■ Written request
Please output exactly the run of lines that starts at the line with "What is the spatial" and ends at the last line of the records below.

■ Record excerpts
↓↓↓
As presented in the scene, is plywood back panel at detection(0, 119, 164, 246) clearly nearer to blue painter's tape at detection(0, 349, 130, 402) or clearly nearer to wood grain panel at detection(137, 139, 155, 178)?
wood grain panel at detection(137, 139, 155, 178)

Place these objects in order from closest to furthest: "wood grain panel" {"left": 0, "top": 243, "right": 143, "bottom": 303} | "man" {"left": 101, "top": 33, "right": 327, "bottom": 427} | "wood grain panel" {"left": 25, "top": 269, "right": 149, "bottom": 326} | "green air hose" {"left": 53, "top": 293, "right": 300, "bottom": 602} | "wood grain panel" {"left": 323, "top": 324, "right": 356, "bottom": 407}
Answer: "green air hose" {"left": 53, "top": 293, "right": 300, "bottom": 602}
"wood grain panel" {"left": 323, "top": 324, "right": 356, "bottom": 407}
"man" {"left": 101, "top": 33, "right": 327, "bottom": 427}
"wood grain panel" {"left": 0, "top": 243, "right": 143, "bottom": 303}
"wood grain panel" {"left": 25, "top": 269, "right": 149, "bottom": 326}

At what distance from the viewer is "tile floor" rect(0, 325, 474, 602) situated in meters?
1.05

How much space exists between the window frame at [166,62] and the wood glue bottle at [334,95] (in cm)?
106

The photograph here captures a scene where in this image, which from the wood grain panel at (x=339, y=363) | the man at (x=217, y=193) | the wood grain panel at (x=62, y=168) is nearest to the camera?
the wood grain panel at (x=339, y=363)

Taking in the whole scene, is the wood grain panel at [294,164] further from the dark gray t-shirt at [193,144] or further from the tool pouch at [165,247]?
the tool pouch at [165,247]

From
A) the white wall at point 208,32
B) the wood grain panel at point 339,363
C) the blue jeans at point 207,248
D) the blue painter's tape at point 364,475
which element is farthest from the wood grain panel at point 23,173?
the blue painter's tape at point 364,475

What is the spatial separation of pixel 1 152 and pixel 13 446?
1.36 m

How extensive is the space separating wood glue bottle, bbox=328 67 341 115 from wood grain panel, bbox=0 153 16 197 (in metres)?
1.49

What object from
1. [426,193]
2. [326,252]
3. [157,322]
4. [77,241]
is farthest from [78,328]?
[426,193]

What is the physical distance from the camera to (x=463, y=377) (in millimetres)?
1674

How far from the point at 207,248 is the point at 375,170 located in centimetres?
↑↑↑
■ Answer in full
What is the spatial separation of pixel 1 152 and pixel 13 446?
1.36 m

How extensive is the space separating wood glue bottle, bbox=328 67 341 115 from wood grain panel, bbox=0 153 16 197 (in metres)?
1.49

What object from
1. [426,193]
2. [326,252]
3. [157,322]
4. [77,241]
is farthest from [78,328]?
[426,193]

What is the physical distance from the camera to (x=463, y=377) (in millimetres)?
1674

How far from the point at 207,248 is the point at 375,170 located in centimetres?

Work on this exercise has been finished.